No one loves sexual health by-products (aka semen) but if you feel utterly disgusted by the gentleman juice, your wellbeing may be at risk to an underlying condition; vaginismus. According to a recent study, published in the Journal of Sexual Medicine, disgust may play a role in your sexual wellness, causing a dysfunction that often renders penetration impossible. The results of the research may reveal a psychological component to physical sexual complaints.


 


If you have a disorder known as vaginismus, you are more likely than healthy women or women who have other sexual disorders to feel disgust in response to sexual by-products. When you have vaginismus, this means that your pelvic muscles involuntarily contract when penetrated, often preventing penis-in-vagina intercourse entirely.

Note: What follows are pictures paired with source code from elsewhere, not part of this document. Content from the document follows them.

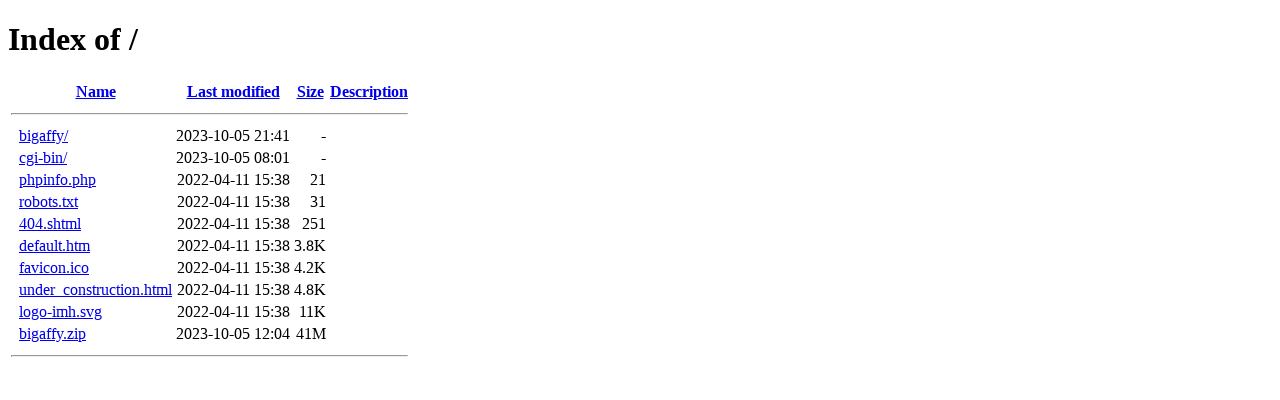

--- FILE ---
content_type: text/html;charset=ISO-8859-1
request_url: http://bigaffi.com/?C=S;O=A
body_size: 2276
content:
<!DOCTYPE HTML PUBLIC "-//W3C//DTD HTML 4.01//EN" "http://www.w3.org/TR/html4/strict.dtd">
<html>
 <head>
  <title>Index of /</title>
 </head>
 <body>
<h1>Index of /</h1>
  <table>
   <tr><th valign="top">&nbsp;</th><th><a href="?C=N;O=A">Name</a></th><th><a href="?C=M;O=A">Last modified</a></th><th><a href="?C=S;O=D">Size</a></th><th><a href="?C=D;O=A">Description</a></th></tr>
   <tr><th colspan="5"><hr></th></tr>
<tr><td valign="top">&nbsp;</td><td><a href="bigaffy/">bigaffy/</a>               </td><td align="right">2023-10-05 21:41  </td><td align="right">  - </td><td>&nbsp;</td></tr>
<tr><td valign="top">&nbsp;</td><td><a href="cgi-bin/">cgi-bin/</a>               </td><td align="right">2023-10-05 08:01  </td><td align="right">  - </td><td>&nbsp;</td></tr>
<tr><td valign="top">&nbsp;</td><td><a href="phpinfo.php">phpinfo.php</a>            </td><td align="right">2022-04-11 15:38  </td><td align="right"> 21 </td><td>&nbsp;</td></tr>
<tr><td valign="top">&nbsp;</td><td><a href="robots.txt">robots.txt</a>             </td><td align="right">2022-04-11 15:38  </td><td align="right"> 31 </td><td>&nbsp;</td></tr>
<tr><td valign="top">&nbsp;</td><td><a href="404.shtml">404.shtml</a>              </td><td align="right">2022-04-11 15:38  </td><td align="right">251 </td><td>&nbsp;</td></tr>
<tr><td valign="top">&nbsp;</td><td><a href="default.htm">default.htm</a>            </td><td align="right">2022-04-11 15:38  </td><td align="right">3.8K</td><td>&nbsp;</td></tr>
<tr><td valign="top">&nbsp;</td><td><a href="favicon.ico">favicon.ico</a>            </td><td align="right">2022-04-11 15:38  </td><td align="right">4.2K</td><td>&nbsp;</td></tr>
<tr><td valign="top">&nbsp;</td><td><a href="under_construction.html">under_construction.html</a></td><td align="right">2022-04-11 15:38  </td><td align="right">4.8K</td><td>&nbsp;</td></tr>
<tr><td valign="top">&nbsp;</td><td><a href="logo-imh.svg">logo-imh.svg</a>           </td><td align="right">2022-04-11 15:38  </td><td align="right"> 11K</td><td>&nbsp;</td></tr>
<tr><td valign="top">&nbsp;</td><td><a href="bigaffy.zip">bigaffy.zip</a>            </td><td align="right">2023-10-05 12:04  </td><td align="right"> 41M</td><td>&nbsp;</td></tr>
   <tr><th colspan="5"><hr></th></tr>
</table>
</body></html>
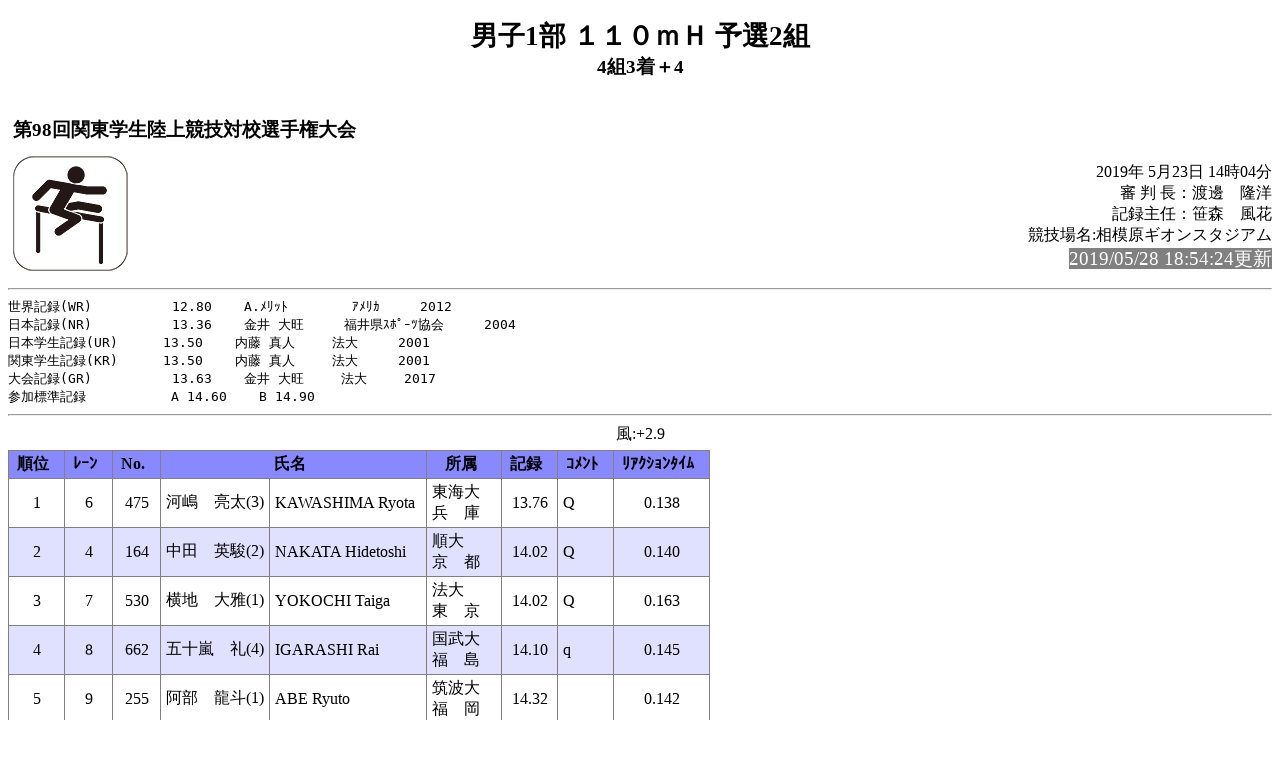

--- FILE ---
content_type: text/html; charset=Shift_JIS
request_url: https://www.kgrr.org/event/2019/kgrr/98ic/hp/rel026.html
body_size: 4567
content:
<!-- 2019/05/23 14:37:28 15 -->
<!DOCTYPE HTML PUBLIC "-//W3C//DTD HTML 4.01 Transitional//EN" "http://www.w3.org/TR/html4/loose.dtd">
<html>
<head>
<meta http-equiv="Content-Type" content="text/html; charset=Shift_JIS">
<title>男子1部 １１０ｍＨ 予選2組</title>
<link rel="stylesheet" href="mkhtm32.css" type="text/css">
</head>
<body>
<h1>男子1部 １１０ｍＨ 予選2組</h1>
<h2> 4組3着＋4</h2>
<table class="title">
<tr>
<!-- 
<td class="title"></td>
 -->
<td  class="title">
<h3>第98回関東学生陸上競技対校選手権大会<br>
</h3>
</td>
</tr>
</table>

<img src="hurdle.png" align=left>
<p class="h3-align">
2019年 5月23日  14時04分<br>
審 判 長：渡邊　隆洋<br>
記録主任：笹森　風花<br>
競技場名:相模原ギオンスタジアム<br>
<span style="background-color: #808080; color: #FFFFFF; font-size: 14pt;">2019/05/28 18:54:24更新</span><br>
</p>
<hr style="clear:left"><pre>
世界記録(WR)          12.80    A.ﾒﾘｯﾄ        ｱﾒﾘｶ     2012
日本記録(NR)          13.36    金井 大旺     福井県ｽﾎﾟｰﾂ協会     2004
日本学生記録(UR)    　13.50    内藤 真人   　法大     2001
関東学生記録(KR)    　13.50    内藤 真人   　法大     2001 
大会記録(GR)          13.63    金井 大旺  　 法大 　  2017
参加標準記録 　        A 14.60    B 14.90
</pre><hr>
<a name="CONTENTS"></a>

<div class="wind">風:+2.9</div>
<table>
<th class="trmen0">順位</th><th class="trmen0">ﾚｰﾝ</th><th class="trmen0">No.</th><th class="trmen0" colspan=2>氏名</th><th class="trmen0">所属</th><th class="trmen0">記録</th><th class="trmen0">ｺﾒﾝﾄ</th><th class="trmen0">ﾘｱｸｼｮﾝﾀｲﾑ</th></tr>
<tr class="trmen1"><td>1</td><td>6</td><td>475</td><td class="txt">河嶋　亮太(3)</td><td class="txt">KAWASHIMA Ryota</td><td class="txt" nowrap>東海大<br>兵　庫</td><td>13.76</td><td class="txt">Q<br></td><td align="center">0.138</td></tr>
<tr class="trmen2"><td>2</td><td>4</td><td>164</td><td class="txt">中田　英駿(2)</td><td class="txt">NAKATA Hidetoshi</td><td class="txt" nowrap>順大<br>京　都</td><td>14.02</td><td class="txt">Q<br></td><td align="center">0.140</td></tr>
<tr class="trmen1"><td>3</td><td>7</td><td>530</td><td class="txt">横地　大雅(1)</td><td class="txt">YOKOCHI Taiga</td><td class="txt" nowrap>法大<br>東　京</td><td>14.02</td><td class="txt">Q<br></td><td align="center">0.163</td></tr>
<tr class="trmen2"><td>4</td><td>8</td><td>662</td><td class="txt">五十嵐　礼(4)</td><td class="txt">IGARASHI Rai</td><td class="txt" nowrap>国武大<br>福　島</td><td>14.10</td><td class="txt">q<br></td><td align="center">0.145</td></tr>
<tr class="trmen1"><td>5</td><td>9</td><td>255</td><td class="txt">阿部　龍斗(1)</td><td class="txt">ABE Ryuto</td><td class="txt" nowrap>筑波大<br>福　岡</td><td>14.32</td><td class="txt"><br></td><td align="center">0.142</td></tr>
<tr class="trmen2"><td>6</td><td>5</td><td>392</td><td class="txt">須藤　涼太(1)</td><td class="txt">SUTO Ryota</td><td class="txt" nowrap>大東大<br>青　森</td><td>14.44</td><td class="txt"><br></td><td align="center">0.140</td></tr>
<tr class="trmen1"><td>7</td><td>2</td><td>10</td><td class="txt">植草　雄貴(2)</td><td class="txt">UEKUSA Yuki</td><td class="txt" nowrap>日体大<br>千　葉</td><td>14.58</td><td class="txt"><br></td><td align="center">0.138</td></tr>
<tr class="trmen2"><td>8</td><td>1</td><td>453</td><td class="txt">寺木慎一朗(3)</td><td class="txt">TERAKI Shiniｃｈiro</td><td class="txt" nowrap>駿河台大<br>福　井</td><td>14.61</td><td class="txt"><br></td><td align="center">0.156</td></tr>
<tr class="trmen1"><td>9</td><td>3</td><td>214</td><td class="txt">吉藤　直希(3)</td><td class="txt">YOSHIFUJI Naoki</td><td class="txt" nowrap>東洋大<br>石　川</td><td>14.86</td><td class="txt"><br></td><td align="center">0.157</td></tr>
</table>

<hr>
<a href="rel025.html#CONTENTS">前のレースへ</a>&nbsp;&nbsp;
<a href="rel027.html#CONTENTS">次のレースへ</a>&nbsp;&nbsp;

<a href="kyougi.html">競技一覧画面へ</a>&nbsp;&nbsp;
<a href="tt.html">競技一覧(開始時刻順)へ</a>&nbsp;&nbsp;
<a href="master.html">競技者一覧画面へ</a>&nbsp;&nbsp;
<a href="#" OnClick="history.back();return(false);">前の画面に戻る</a>
<div id="thispage">この画面は 男子1部 １１０ｍＨ 予選2組 です。</div>
<ul class="racelist">
<li><a href="rel025.html#CONTENTS">男子1部 １１０ｍＨ 予選1組</a>
<li>男子1部 １１０ｍＨ 予選2組
<li><a href="rel027.html#CONTENTS">男子1部 １１０ｍＨ 予選3組</a>
<li><a href="rel028.html#CONTENTS">男子1部 １１０ｍＨ 予選4組</a>
<li><a href="rel158.html#CONTENTS">男子1部 １１０ｍＨ 準決勝1組</a>
<li><a href="rel159.html#CONTENTS">男子1部 １１０ｍＨ 準決勝2組</a>
<li><a href="rel196.html#CONTENTS">男子1部 １１０ｍＨ 決勝</a>
</ul>

<div class="update">2019/05/28 18:54:24更新</div>


</body>
</html>

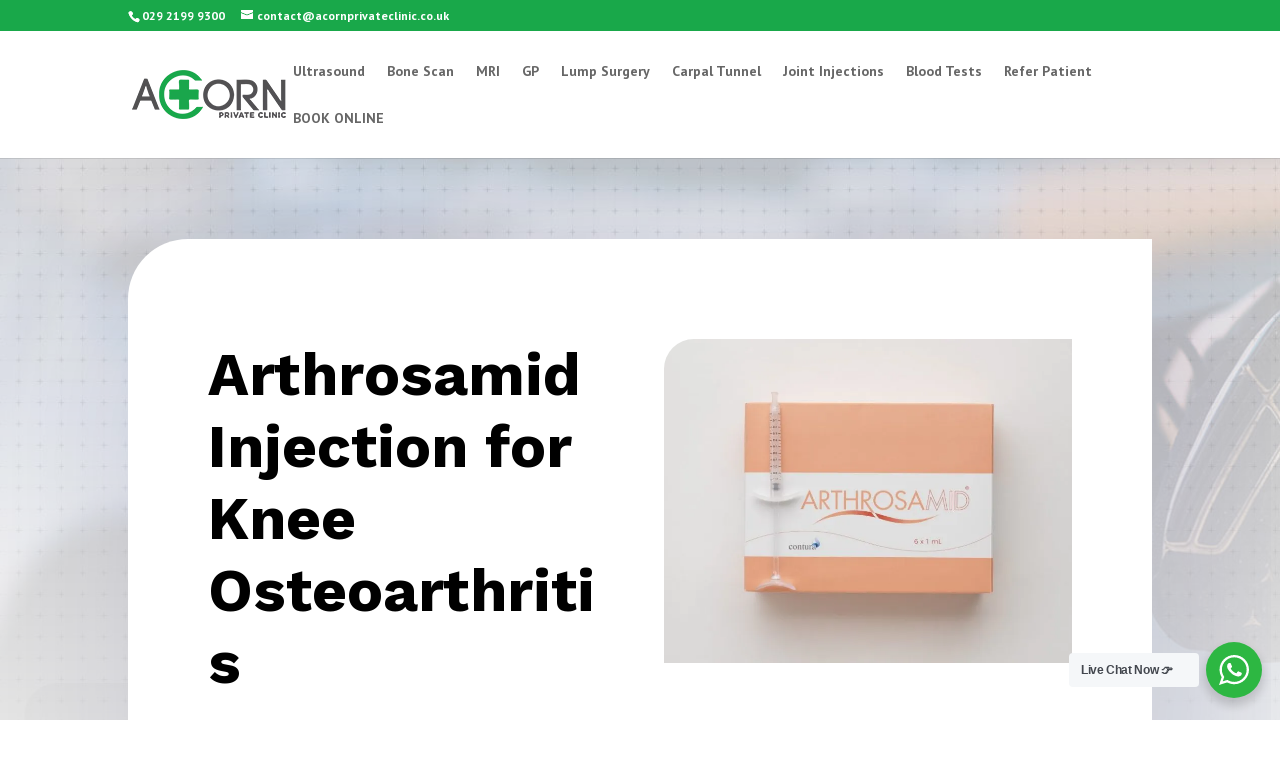

--- FILE ---
content_type: application/x-javascript; charset=utf-8
request_url: https://consent.cookiebot.com/f6cf69fb-1226-440c-b1bc-8c20c5da9311/cc.js?renew=false&referer=acornprivateclinic.co.uk&dnt=false&init=false
body_size: 258
content:
if(console){var cookiedomainwarning='Error: The domain ACORNPRIVATECLINIC.CO.UK is not authorized to show the cookie banner for domain group ID f6cf69fb-1226-440c-b1bc-8c20c5da9311. Please add it to the domain group in the Cookiebot Manager to authorize the domain.';if(typeof console.warn === 'function'){console.warn(cookiedomainwarning)}else{console.log(cookiedomainwarning)}};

The National Institutes of Health note that the condition isn’t common, but your involuntary disgust at things of a sexual nature could cause this contraction as a defence mechanism. Mark van Overveld, a postdoctoral researcher at Erasmus University Rotterdam, explains, ‘In this sense, disgust acts as an emotional equivalent to a cold shower.’


 


Let’s be honest, sex is – objectively speaking, a pretty disgusting pastime. The contact between body parts and the bodily fluids involved are often thought to be gross or even taboo. Van Overveld comments, ‘From that perspective, it is actually quite surprising that people even manage to engage in the act of sexual intercourse at all.’ It’s not easy to control such a strong emotion as disgust, as anyone who has ever vomited at the sight of someone else vomiting can attest. Until now, researchers haven’t really looked into the emotion as relates to sex, preferring instead the use of questionnaires that focus on more general questions, like how grossed out you’d be by eating soup that had been stirred by a flyswatter.


 


For this study, however, a sex-specific questionnaire was given to 762 students and university employees, and then 39 women with lifelong vaginismus, 45 women with dyspareunia, or pain during sexual intercourse, and 28 men with erectile dysfunction. The questionnaire focused on such hypotheticals as how disgusting it would be to handle someone else’s, or your own, sexual fluids. The questionnaire answers showed that the women with vaginismus were the most likely to report disgust for sexually contaminated items, suggesting that disgust has a part to play in either the origin or the continuation of the disorder.


 


Still, while there’s a link between disgust and vaginismus, what’s harder to discern is exactly how the emotion plays into the dysfunction. van Overveld surmises that either the disgust comes first and triggers the pelvic muscle clampdown, or else initial sexual problems perhaps contribute to disgust with the process. The key thing to take away is that disgust is an important defence mechanism, and so the tightening of the pelvic muscles could be a similar reflex to when you vomit at the sight of something disgusting. Previous research has pointed to the fact that disgust and arousal work in opposition to each other, with arousal dampening disgust and vice versa. In this study, even healthy women who had more feelings of disgust also had fewer feelings of sexual arousal.


 


If you have vaginismus, you shouldn’t now blame yourself or your feelings for your condition. van Overveld is quick to warn that disgust is not easy to control, and women with vaginismus have been shown in previous research to have normal sex drives. van Overveld commented, ‘An important next step would be to look at the relationship between disgust and sexual arousal more closely. Can sexual intercourse indeed perhaps be interpreted as a delicate balance between disgust on the one hand and a state of sexual arousal on the other? If so, can we help women with lifelong vaginismus to shift this balance?’